When restaurateur Mike Isabella opened Arroz in March, the finer-dining Spanish spot upped the culinary cache of his ever-growing empire—one that includes trendy small plates spots, stadium and airport kiosks, and much in between. Now, Isabella and Arroz executive chef Michael Rafidi are poised for another ambitious venture: Requin at the Wharf. The upscale modern-French restaurant opens for dinner service on Thursday.
Rafidi, a native Washingtonian, has quickly become a talent to watch since returning from San Francisco, where he helmed Michael Mina’s French steakhouse, RN74. (The latter closed this month, and several cooks have since joined Rafidi’s team in DC.) His leading role at Requin is a recent development; originally, Isabella’s fellow Top Chef alum, Jennifer Carroll, was a partner on the project. After heading Requin’s more casual sibling at the Mosaic District, Carroll has left the company. Rafidi says he’ll split time between Arroz and the new restaurant, with a similar cooking approach at both.
“There’s nothing that I do that’s truly classic,” says Rafidi. “I always find a way to put a modern spin on things.”
Patrons will recognize many of the French dishes on the menu—escargots, onion soup—but they’re all reimagined. The snails, for one, are poached in duck fat and rolled into a warm croissant. (“They’re kind of like pigs in blanket,” says Rafidi.) Seared foie gras is matched with house-made brioche French toast, smoky jam, and fried pistachios. Even Auguste Escoffier and Julia Child throwbacks like lobster thermidor and duck a l’orange are reworked on the menu.
Dishes are meant to share—both small and large. It’s good to keep in mind if you get sticker shock when looking at the plats principaux, which include a $64 whole roast chicken—perhaps a rival to Kinship’s $56 whole roast chicken. (In case you’re wondering, fancy whole roast chicken is a thing. Blame New York.) Rafidi’s bird is inspired by his love of the famous Zuni Cafe dish and is designed to be a meal in itself with a chicken fat-fried panzanella, pickled carrots, and mashed potatoes. The dish advertises a 45-to-60 minute preparation on the menu, though only half-portions ($34) will be served to start during the opening days.

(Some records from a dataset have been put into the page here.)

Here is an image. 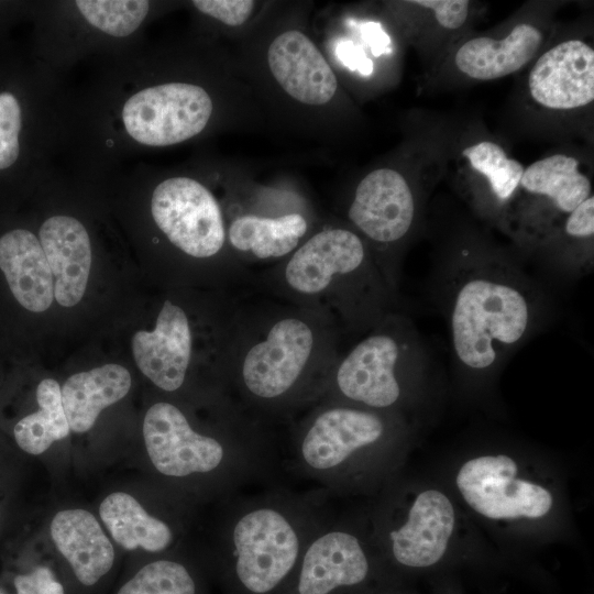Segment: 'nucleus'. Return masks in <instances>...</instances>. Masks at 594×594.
Here are the masks:
<instances>
[{
	"instance_id": "1",
	"label": "nucleus",
	"mask_w": 594,
	"mask_h": 594,
	"mask_svg": "<svg viewBox=\"0 0 594 594\" xmlns=\"http://www.w3.org/2000/svg\"><path fill=\"white\" fill-rule=\"evenodd\" d=\"M344 339L327 315L244 288L238 294L222 371L252 398L277 402L302 383L328 381Z\"/></svg>"
},
{
	"instance_id": "2",
	"label": "nucleus",
	"mask_w": 594,
	"mask_h": 594,
	"mask_svg": "<svg viewBox=\"0 0 594 594\" xmlns=\"http://www.w3.org/2000/svg\"><path fill=\"white\" fill-rule=\"evenodd\" d=\"M250 288L330 317L344 338L361 337L395 312V293L363 238L327 227L284 261L254 273Z\"/></svg>"
},
{
	"instance_id": "3",
	"label": "nucleus",
	"mask_w": 594,
	"mask_h": 594,
	"mask_svg": "<svg viewBox=\"0 0 594 594\" xmlns=\"http://www.w3.org/2000/svg\"><path fill=\"white\" fill-rule=\"evenodd\" d=\"M534 305L528 290L505 267L466 268L450 304V332L457 360L484 371L502 360L528 334Z\"/></svg>"
},
{
	"instance_id": "4",
	"label": "nucleus",
	"mask_w": 594,
	"mask_h": 594,
	"mask_svg": "<svg viewBox=\"0 0 594 594\" xmlns=\"http://www.w3.org/2000/svg\"><path fill=\"white\" fill-rule=\"evenodd\" d=\"M151 213L180 253L195 261H213L240 288L250 287L253 276L229 248L220 204L201 183L184 176L161 182L152 194Z\"/></svg>"
},
{
	"instance_id": "5",
	"label": "nucleus",
	"mask_w": 594,
	"mask_h": 594,
	"mask_svg": "<svg viewBox=\"0 0 594 594\" xmlns=\"http://www.w3.org/2000/svg\"><path fill=\"white\" fill-rule=\"evenodd\" d=\"M416 360L420 350L414 331L393 312L342 350L328 381L344 398L385 409L399 400L400 374Z\"/></svg>"
},
{
	"instance_id": "6",
	"label": "nucleus",
	"mask_w": 594,
	"mask_h": 594,
	"mask_svg": "<svg viewBox=\"0 0 594 594\" xmlns=\"http://www.w3.org/2000/svg\"><path fill=\"white\" fill-rule=\"evenodd\" d=\"M590 196L592 184L580 162L566 154H552L524 169L505 226L521 242L544 245Z\"/></svg>"
},
{
	"instance_id": "7",
	"label": "nucleus",
	"mask_w": 594,
	"mask_h": 594,
	"mask_svg": "<svg viewBox=\"0 0 594 594\" xmlns=\"http://www.w3.org/2000/svg\"><path fill=\"white\" fill-rule=\"evenodd\" d=\"M212 110V100L202 87L167 82L132 95L121 114L125 131L138 143L167 146L199 134Z\"/></svg>"
},
{
	"instance_id": "8",
	"label": "nucleus",
	"mask_w": 594,
	"mask_h": 594,
	"mask_svg": "<svg viewBox=\"0 0 594 594\" xmlns=\"http://www.w3.org/2000/svg\"><path fill=\"white\" fill-rule=\"evenodd\" d=\"M518 468L507 455L480 457L468 461L457 475L465 502L492 519L539 518L552 506L546 488L516 479Z\"/></svg>"
},
{
	"instance_id": "9",
	"label": "nucleus",
	"mask_w": 594,
	"mask_h": 594,
	"mask_svg": "<svg viewBox=\"0 0 594 594\" xmlns=\"http://www.w3.org/2000/svg\"><path fill=\"white\" fill-rule=\"evenodd\" d=\"M346 215L372 254L383 250L384 255L387 248L400 243L411 230L416 200L404 175L378 168L359 183Z\"/></svg>"
},
{
	"instance_id": "10",
	"label": "nucleus",
	"mask_w": 594,
	"mask_h": 594,
	"mask_svg": "<svg viewBox=\"0 0 594 594\" xmlns=\"http://www.w3.org/2000/svg\"><path fill=\"white\" fill-rule=\"evenodd\" d=\"M237 574L254 593L274 588L292 570L298 556V538L290 524L273 509H257L234 527Z\"/></svg>"
},
{
	"instance_id": "11",
	"label": "nucleus",
	"mask_w": 594,
	"mask_h": 594,
	"mask_svg": "<svg viewBox=\"0 0 594 594\" xmlns=\"http://www.w3.org/2000/svg\"><path fill=\"white\" fill-rule=\"evenodd\" d=\"M147 454L155 469L168 476H186L215 470L223 459L221 443L196 432L175 405H152L143 420Z\"/></svg>"
},
{
	"instance_id": "12",
	"label": "nucleus",
	"mask_w": 594,
	"mask_h": 594,
	"mask_svg": "<svg viewBox=\"0 0 594 594\" xmlns=\"http://www.w3.org/2000/svg\"><path fill=\"white\" fill-rule=\"evenodd\" d=\"M194 330L182 304L164 299L151 331L132 337V353L140 371L164 392L178 391L194 359Z\"/></svg>"
},
{
	"instance_id": "13",
	"label": "nucleus",
	"mask_w": 594,
	"mask_h": 594,
	"mask_svg": "<svg viewBox=\"0 0 594 594\" xmlns=\"http://www.w3.org/2000/svg\"><path fill=\"white\" fill-rule=\"evenodd\" d=\"M529 94L539 106L573 110L594 100V51L582 40H566L544 52L528 76Z\"/></svg>"
},
{
	"instance_id": "14",
	"label": "nucleus",
	"mask_w": 594,
	"mask_h": 594,
	"mask_svg": "<svg viewBox=\"0 0 594 594\" xmlns=\"http://www.w3.org/2000/svg\"><path fill=\"white\" fill-rule=\"evenodd\" d=\"M267 63L283 90L301 103L324 105L336 95L338 80L332 68L300 31L279 34L268 47Z\"/></svg>"
},
{
	"instance_id": "15",
	"label": "nucleus",
	"mask_w": 594,
	"mask_h": 594,
	"mask_svg": "<svg viewBox=\"0 0 594 594\" xmlns=\"http://www.w3.org/2000/svg\"><path fill=\"white\" fill-rule=\"evenodd\" d=\"M308 232L309 221L298 211L276 216L245 212L232 218L227 240L234 257L253 276L254 265L266 268L280 263L306 240Z\"/></svg>"
},
{
	"instance_id": "16",
	"label": "nucleus",
	"mask_w": 594,
	"mask_h": 594,
	"mask_svg": "<svg viewBox=\"0 0 594 594\" xmlns=\"http://www.w3.org/2000/svg\"><path fill=\"white\" fill-rule=\"evenodd\" d=\"M384 431V421L375 413L332 406L320 411L310 424L301 453L311 468L327 470L343 462L355 450L378 441Z\"/></svg>"
},
{
	"instance_id": "17",
	"label": "nucleus",
	"mask_w": 594,
	"mask_h": 594,
	"mask_svg": "<svg viewBox=\"0 0 594 594\" xmlns=\"http://www.w3.org/2000/svg\"><path fill=\"white\" fill-rule=\"evenodd\" d=\"M40 243L54 279V298L63 307L77 305L87 287L91 245L84 224L70 216H53L40 228Z\"/></svg>"
},
{
	"instance_id": "18",
	"label": "nucleus",
	"mask_w": 594,
	"mask_h": 594,
	"mask_svg": "<svg viewBox=\"0 0 594 594\" xmlns=\"http://www.w3.org/2000/svg\"><path fill=\"white\" fill-rule=\"evenodd\" d=\"M454 527V509L441 492L420 493L406 524L391 532L393 552L398 562L424 568L438 562L446 552Z\"/></svg>"
},
{
	"instance_id": "19",
	"label": "nucleus",
	"mask_w": 594,
	"mask_h": 594,
	"mask_svg": "<svg viewBox=\"0 0 594 594\" xmlns=\"http://www.w3.org/2000/svg\"><path fill=\"white\" fill-rule=\"evenodd\" d=\"M0 270L16 301L32 312L47 310L54 299V279L40 240L15 229L0 238Z\"/></svg>"
},
{
	"instance_id": "20",
	"label": "nucleus",
	"mask_w": 594,
	"mask_h": 594,
	"mask_svg": "<svg viewBox=\"0 0 594 594\" xmlns=\"http://www.w3.org/2000/svg\"><path fill=\"white\" fill-rule=\"evenodd\" d=\"M51 536L84 585L96 584L112 568L113 546L88 510L58 512L51 522Z\"/></svg>"
},
{
	"instance_id": "21",
	"label": "nucleus",
	"mask_w": 594,
	"mask_h": 594,
	"mask_svg": "<svg viewBox=\"0 0 594 594\" xmlns=\"http://www.w3.org/2000/svg\"><path fill=\"white\" fill-rule=\"evenodd\" d=\"M367 571V560L358 539L345 532H329L306 552L298 591L328 594L338 586L360 583Z\"/></svg>"
},
{
	"instance_id": "22",
	"label": "nucleus",
	"mask_w": 594,
	"mask_h": 594,
	"mask_svg": "<svg viewBox=\"0 0 594 594\" xmlns=\"http://www.w3.org/2000/svg\"><path fill=\"white\" fill-rule=\"evenodd\" d=\"M541 43L542 33L538 28L519 23L502 40L481 36L464 42L454 62L461 73L473 79H497L522 68Z\"/></svg>"
},
{
	"instance_id": "23",
	"label": "nucleus",
	"mask_w": 594,
	"mask_h": 594,
	"mask_svg": "<svg viewBox=\"0 0 594 594\" xmlns=\"http://www.w3.org/2000/svg\"><path fill=\"white\" fill-rule=\"evenodd\" d=\"M131 387L129 371L119 364H106L68 377L61 388L70 430L88 431L100 411L122 399Z\"/></svg>"
},
{
	"instance_id": "24",
	"label": "nucleus",
	"mask_w": 594,
	"mask_h": 594,
	"mask_svg": "<svg viewBox=\"0 0 594 594\" xmlns=\"http://www.w3.org/2000/svg\"><path fill=\"white\" fill-rule=\"evenodd\" d=\"M99 514L114 541L127 550L142 548L162 551L172 541V531L162 520L150 516L131 495L114 492L100 504Z\"/></svg>"
},
{
	"instance_id": "25",
	"label": "nucleus",
	"mask_w": 594,
	"mask_h": 594,
	"mask_svg": "<svg viewBox=\"0 0 594 594\" xmlns=\"http://www.w3.org/2000/svg\"><path fill=\"white\" fill-rule=\"evenodd\" d=\"M463 156L475 172L484 176L490 189V211L505 224L524 174L521 163L508 157L502 146L487 140L465 147Z\"/></svg>"
},
{
	"instance_id": "26",
	"label": "nucleus",
	"mask_w": 594,
	"mask_h": 594,
	"mask_svg": "<svg viewBox=\"0 0 594 594\" xmlns=\"http://www.w3.org/2000/svg\"><path fill=\"white\" fill-rule=\"evenodd\" d=\"M36 400L38 410L22 418L13 429L18 446L33 455L43 453L70 432L61 386L55 380L45 378L37 385Z\"/></svg>"
},
{
	"instance_id": "27",
	"label": "nucleus",
	"mask_w": 594,
	"mask_h": 594,
	"mask_svg": "<svg viewBox=\"0 0 594 594\" xmlns=\"http://www.w3.org/2000/svg\"><path fill=\"white\" fill-rule=\"evenodd\" d=\"M75 4L92 26L116 37L135 32L150 9L144 0H77Z\"/></svg>"
},
{
	"instance_id": "28",
	"label": "nucleus",
	"mask_w": 594,
	"mask_h": 594,
	"mask_svg": "<svg viewBox=\"0 0 594 594\" xmlns=\"http://www.w3.org/2000/svg\"><path fill=\"white\" fill-rule=\"evenodd\" d=\"M118 594H195V583L182 564L161 560L143 566Z\"/></svg>"
},
{
	"instance_id": "29",
	"label": "nucleus",
	"mask_w": 594,
	"mask_h": 594,
	"mask_svg": "<svg viewBox=\"0 0 594 594\" xmlns=\"http://www.w3.org/2000/svg\"><path fill=\"white\" fill-rule=\"evenodd\" d=\"M22 112L11 92H0V170L13 165L20 154Z\"/></svg>"
},
{
	"instance_id": "30",
	"label": "nucleus",
	"mask_w": 594,
	"mask_h": 594,
	"mask_svg": "<svg viewBox=\"0 0 594 594\" xmlns=\"http://www.w3.org/2000/svg\"><path fill=\"white\" fill-rule=\"evenodd\" d=\"M593 235L594 197L592 195L568 215L559 231L548 242L556 238L563 237L569 240V243H572L573 248L574 243L578 242H592Z\"/></svg>"
},
{
	"instance_id": "31",
	"label": "nucleus",
	"mask_w": 594,
	"mask_h": 594,
	"mask_svg": "<svg viewBox=\"0 0 594 594\" xmlns=\"http://www.w3.org/2000/svg\"><path fill=\"white\" fill-rule=\"evenodd\" d=\"M193 4L201 13L230 26L246 22L255 7L251 0H195Z\"/></svg>"
},
{
	"instance_id": "32",
	"label": "nucleus",
	"mask_w": 594,
	"mask_h": 594,
	"mask_svg": "<svg viewBox=\"0 0 594 594\" xmlns=\"http://www.w3.org/2000/svg\"><path fill=\"white\" fill-rule=\"evenodd\" d=\"M408 3L431 10L438 23L449 30H457L465 23L470 4L465 0H415Z\"/></svg>"
},
{
	"instance_id": "33",
	"label": "nucleus",
	"mask_w": 594,
	"mask_h": 594,
	"mask_svg": "<svg viewBox=\"0 0 594 594\" xmlns=\"http://www.w3.org/2000/svg\"><path fill=\"white\" fill-rule=\"evenodd\" d=\"M18 594H64L63 585L47 566H37L14 578Z\"/></svg>"
},
{
	"instance_id": "34",
	"label": "nucleus",
	"mask_w": 594,
	"mask_h": 594,
	"mask_svg": "<svg viewBox=\"0 0 594 594\" xmlns=\"http://www.w3.org/2000/svg\"><path fill=\"white\" fill-rule=\"evenodd\" d=\"M340 58L351 69H359L363 75H370L373 70L372 62L365 57L361 48L353 45L352 42H345L340 47Z\"/></svg>"
},
{
	"instance_id": "35",
	"label": "nucleus",
	"mask_w": 594,
	"mask_h": 594,
	"mask_svg": "<svg viewBox=\"0 0 594 594\" xmlns=\"http://www.w3.org/2000/svg\"><path fill=\"white\" fill-rule=\"evenodd\" d=\"M364 35L372 47V53L378 56L386 52L389 37L384 33L378 24L369 23L364 28Z\"/></svg>"
}]
</instances>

Like the food, cocktails include updated classics. Barman Taha Ismail designed “martini service” with four types of vodka or gin martinis: traditional, 50/50, gibson with house-pickled onions, or a riff on a dirty with olive oil-washed booze and calvados. Half is poured in a four-ounce glass, while the other half sits in an iced carafe so guests can refresh their drink and keep it chilled. Being a French restaurant, there’s also a heavy emphasis on wines and Champagnes.
Requin’s 170-seat dining room is the only stand-alone restaurant structure at the Wharf. Once warm weather returns next year the 40-seat patio will reopen for waterfront dining. In the meantime, there’s a giant fire pit with Adirondack chairs in front of the restaurant where Isabella and his team may eventually serve hot cocktails and snacks. Other big-name chefs reside all around, including (as of this week) Del Mar by Fabio Trabocchi and Kwame Onwuachi’s Kith and Kin. Rafidi says he isn’t worried.
“It’s good competition,” says Rafidi. “The better the competition, the better the restaurants are.”
Requin at the Wharf. 100 District Square, SW; 202-827-8380. Open Monday through Thursday and Sunday, 5 to 10 PM; Friday and Saturday, 5 to 11 PM.